• [Lesetext]
▼▼▼
Renate Angerer an ihrem 95. Geburtstag.
Renate und Hubert bei ihrer Verlobung im Oktober 1943 in Berlin.

Gute Luft für ein langes Leben

Renate Angerer wurde kürzlich 95.

Publiziert in 30 / 2017 - Erschienen am 12. September 2017

Sulden/Kortsch - Anfang August feierte Frau Renate Angerer geb. Nallinger im Kreise ihrer weit verstreuten Verwandtschaft ihren 95. Geburtstag. Sie wurde im fernen Jahr 1922 in Berlin geboren, wo sie in einer gut­bürgerlichen Umgebung aufwuchs. Leider musste sie ihr Studium der Physiotherapie wegen des Beginns des 2. Weltkriegs abbrechen.
Während ihrer Jugend­jahre lernte sie alle Vorzüge einer Weltstadt kennen,  hatte einen weitgespannten Freundeskreis,  war sportlich äußerst aktiv, ­lernte Klavier spielen und besuchte Theater­vorstellungen sowie die ersten Filmvorführungen in den gerade in Mode gekommenen Berliner Filmpalästen. Ende Juli 1939 unternahm die Familie ­Nallinger mit ihren beiden heranwachsenden Töchtern im eigenen Auto eine Reise durch Nord- und Mittelitalien. Von guten Berliner Freunden wurde ihnen aufgetragen, als Abschluss ihrer Rundreise noch einen 10-tägigen Urlaub im Ortlergebiet einzuplanen und dabei im bekannten „Posthotel zum Ortler“ der Familie Angerer in Sulden zu logieren. Die Berliner Stadtmenschen waren begeistert von der herrlichen Bergwelt,  der freundlichen Aufnahme im Posthotel,  wobei sich Hubert, der jüngere Sohn des Hauses, ganz besonders „intensiv“ um Tochter Renate kümmerte.
Der unbeschwerte Aufenthalt in Sulden erfuhr allerdings  aufgrund der allgemeinen Mobil­machung des Deutschen Reiches ein jähes Ende.
Auch der 20-jährige Hubert Angerer wurde in den 2. Weltkrieg eingezogen; er hatte sich als Pilot freiwillig zur deutschen Luftwaffe gemeldet. In Berlin entwickelte sich die Zuneigung zwischen Hubert und Renate so stark, dass das junge Paar im Februar 1944 in Berlin-Nikolasee heiratete. Im Dezember kam ihre Tochter Christiane zur Welt.
▲▲▲
• [Aufgabenstellung] Warum musste Renate Angerer laut dem Artikel über ihren 95. Geburtstag ihr Studium abbrechen? Für die Bearbeitung ist das Material nicht erforderlich.

• [Material zum szenenbasierten Schlussfolgern]
▼▼▼
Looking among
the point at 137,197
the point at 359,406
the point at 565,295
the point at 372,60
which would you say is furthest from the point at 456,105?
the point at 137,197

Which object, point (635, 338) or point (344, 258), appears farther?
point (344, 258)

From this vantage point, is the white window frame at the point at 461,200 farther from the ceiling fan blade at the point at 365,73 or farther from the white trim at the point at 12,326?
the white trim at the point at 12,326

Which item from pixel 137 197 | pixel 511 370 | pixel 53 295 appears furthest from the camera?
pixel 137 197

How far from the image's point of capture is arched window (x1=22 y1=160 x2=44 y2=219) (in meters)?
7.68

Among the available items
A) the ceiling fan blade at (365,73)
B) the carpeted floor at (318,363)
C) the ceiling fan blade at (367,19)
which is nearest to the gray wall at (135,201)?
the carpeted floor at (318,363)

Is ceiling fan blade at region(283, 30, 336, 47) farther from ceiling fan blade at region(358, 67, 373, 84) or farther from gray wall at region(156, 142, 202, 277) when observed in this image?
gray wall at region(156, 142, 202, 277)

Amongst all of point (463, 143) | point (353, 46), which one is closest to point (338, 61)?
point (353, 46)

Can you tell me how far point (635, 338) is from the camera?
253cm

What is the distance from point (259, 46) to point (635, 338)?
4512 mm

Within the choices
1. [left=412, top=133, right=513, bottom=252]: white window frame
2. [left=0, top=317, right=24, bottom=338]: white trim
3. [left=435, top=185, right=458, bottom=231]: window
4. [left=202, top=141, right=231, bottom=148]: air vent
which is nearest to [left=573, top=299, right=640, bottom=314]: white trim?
▲▲▲
• [Lösung] Sie musste ihr Studium der Physiotherapie wegen des Beginns des 2. Weltkriegs abbrechen.